* [Exercise directions]: A faithful copy of every record is needed here. Images must not appear in it.

* [Collection entries]:
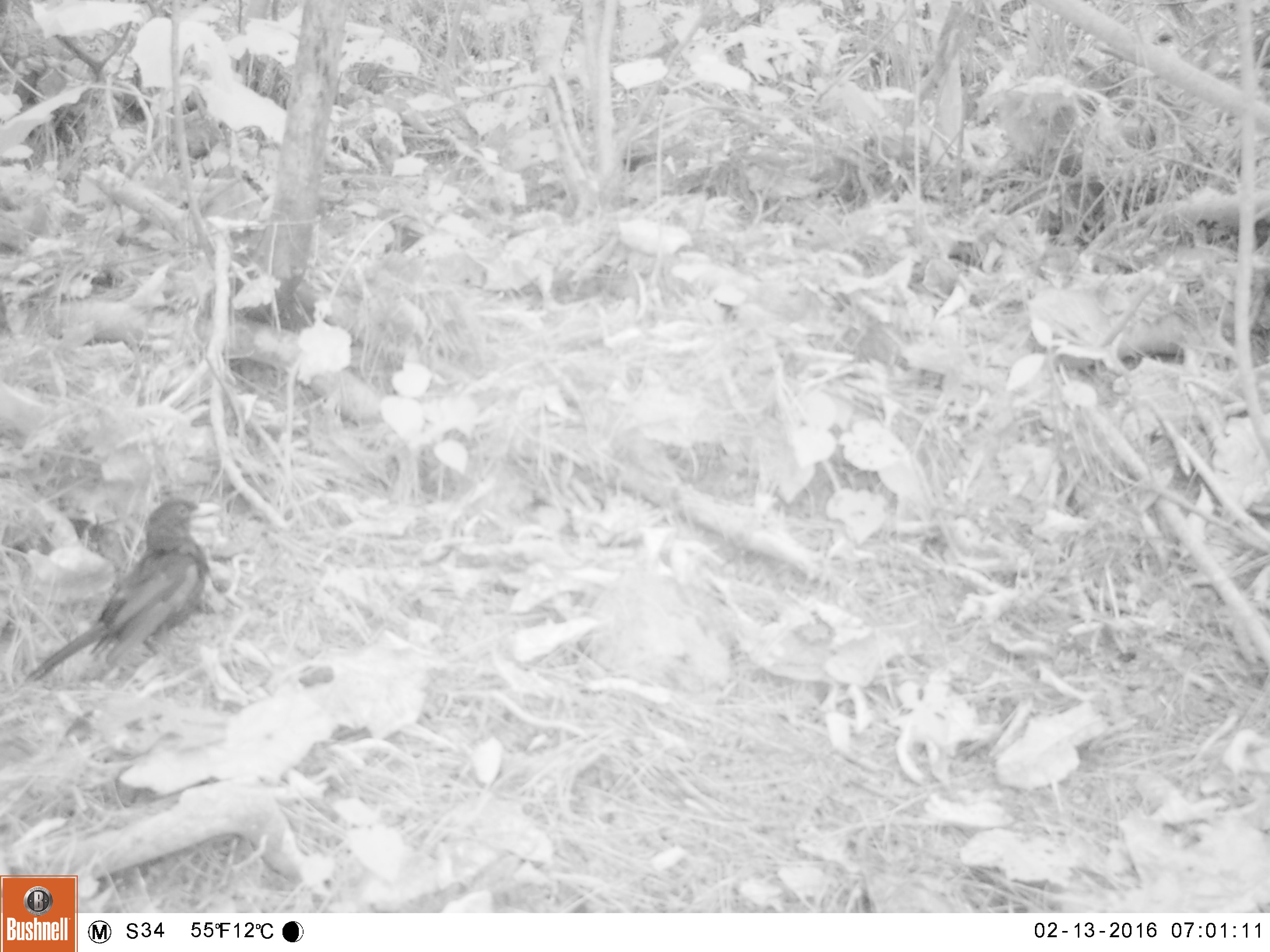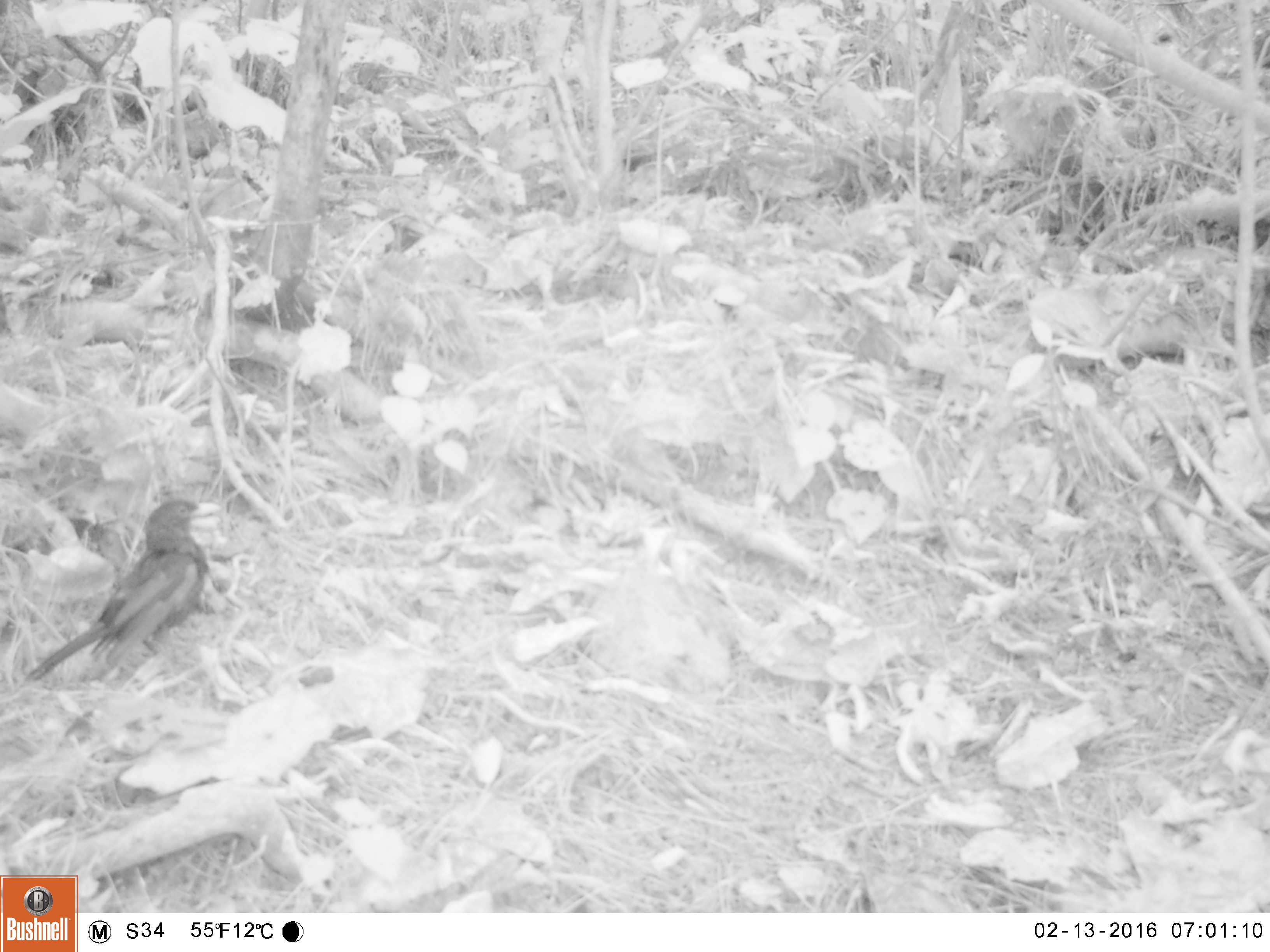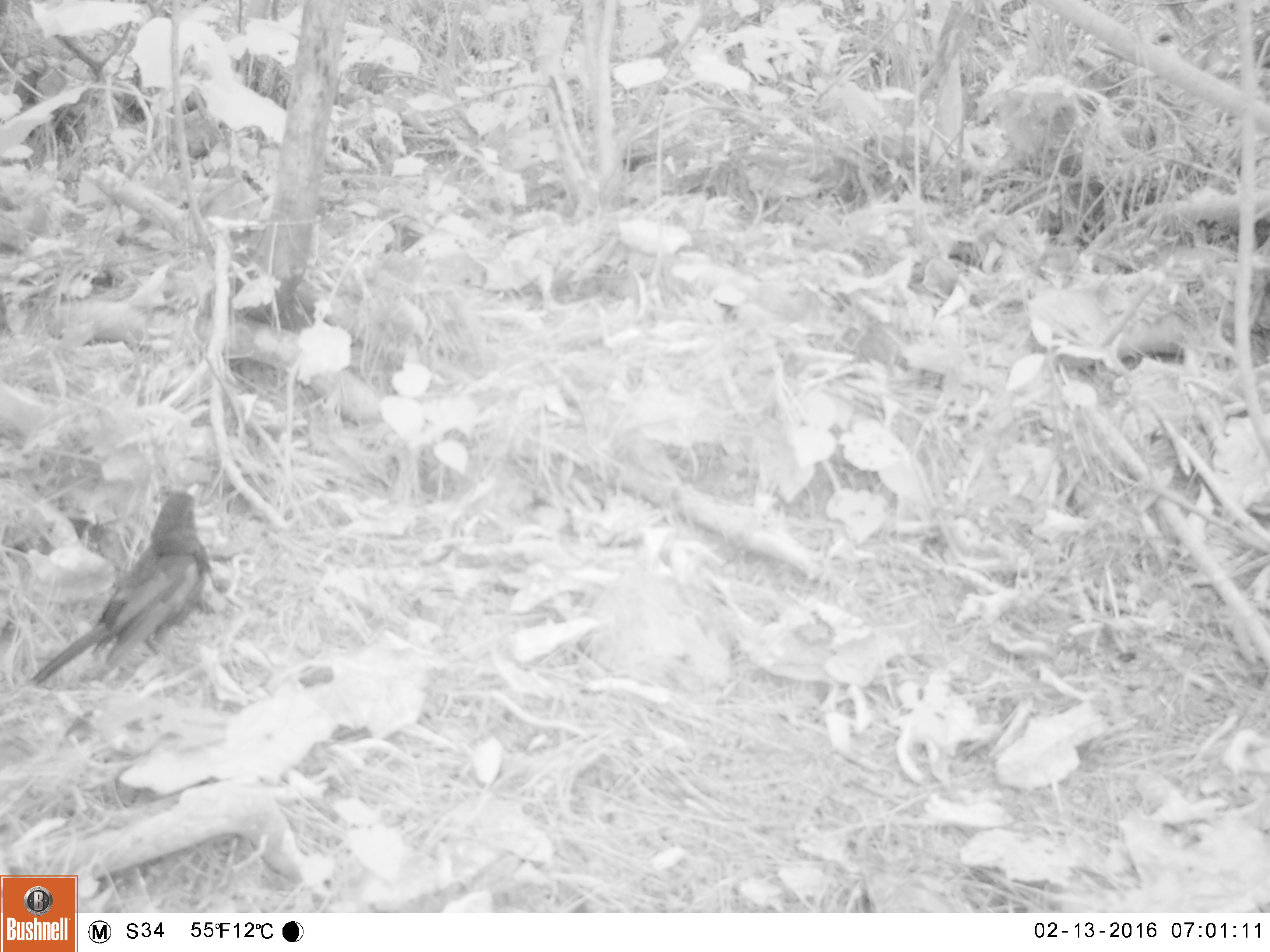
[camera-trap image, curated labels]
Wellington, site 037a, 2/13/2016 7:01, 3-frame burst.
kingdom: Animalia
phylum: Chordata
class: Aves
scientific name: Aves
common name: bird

* [Solution]:
[camera-trap image, curated labels]
Wellington, site 037a, 2/13/2016 7:01, 3-frame burst.
kingdom: Animalia
phylum: Chordata
class: Aves
scientific name: Aves
common name: bird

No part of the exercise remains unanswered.